Instructions to follow: Write out the data in full, exactly as shown.

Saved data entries
● ● ● ● ● ● ●

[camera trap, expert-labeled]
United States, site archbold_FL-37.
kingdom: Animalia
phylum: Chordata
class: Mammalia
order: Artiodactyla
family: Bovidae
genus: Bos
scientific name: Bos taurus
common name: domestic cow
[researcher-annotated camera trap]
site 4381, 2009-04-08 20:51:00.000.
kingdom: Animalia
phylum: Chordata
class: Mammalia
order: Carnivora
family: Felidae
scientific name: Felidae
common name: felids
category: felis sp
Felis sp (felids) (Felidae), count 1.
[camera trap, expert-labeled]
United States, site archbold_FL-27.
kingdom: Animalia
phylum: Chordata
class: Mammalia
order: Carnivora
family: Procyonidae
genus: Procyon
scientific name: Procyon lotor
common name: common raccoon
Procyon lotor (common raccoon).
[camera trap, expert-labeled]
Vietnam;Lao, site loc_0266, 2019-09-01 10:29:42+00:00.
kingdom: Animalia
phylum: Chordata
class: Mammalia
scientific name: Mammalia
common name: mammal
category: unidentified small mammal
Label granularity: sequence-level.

● ● ● ● ● ● ●

Solution to the problem:
[camera trap, expert-labeled]
United States, site archbold_FL-37.
kingdom: Animalia
phylum: Chordata
class: Mammalia
order: Artiodactyla
family: Bovidae
genus: Bos
scientific name: Bos taurus
common name: domestic cow
[researcher-annotated camera trap]
site 4381, 2009-04-08 20:51:00.000.
kingdom: Animalia
phylum: Chordata
class: Mammalia
order: Carnivora
family: Felidae
scientific name: Felidae
common name: felids
category: felis sp
Felis sp (felids) (Felidae), count 1.
[camera trap, expert-labeled]
United States, site archbold_FL-27.
kingdom: Animalia
phylum: Chordata
class: Mammalia
order: Carnivora
family: Procyonidae
genus: Procyon
scientific name: Procyon lotor
common name: common raccoon
Procyon lotor (common raccoon).
[camera trap, expert-labeled]
Vietnam;Lao, site loc_0266, 2019-09-01 10:29:42+00:00.
kingdom: Animalia
phylum: Chordata
class: Mammalia
scientific name: Mammalia
common name: mammal
category: unidentified small mammal
Label granularity: sequence-level.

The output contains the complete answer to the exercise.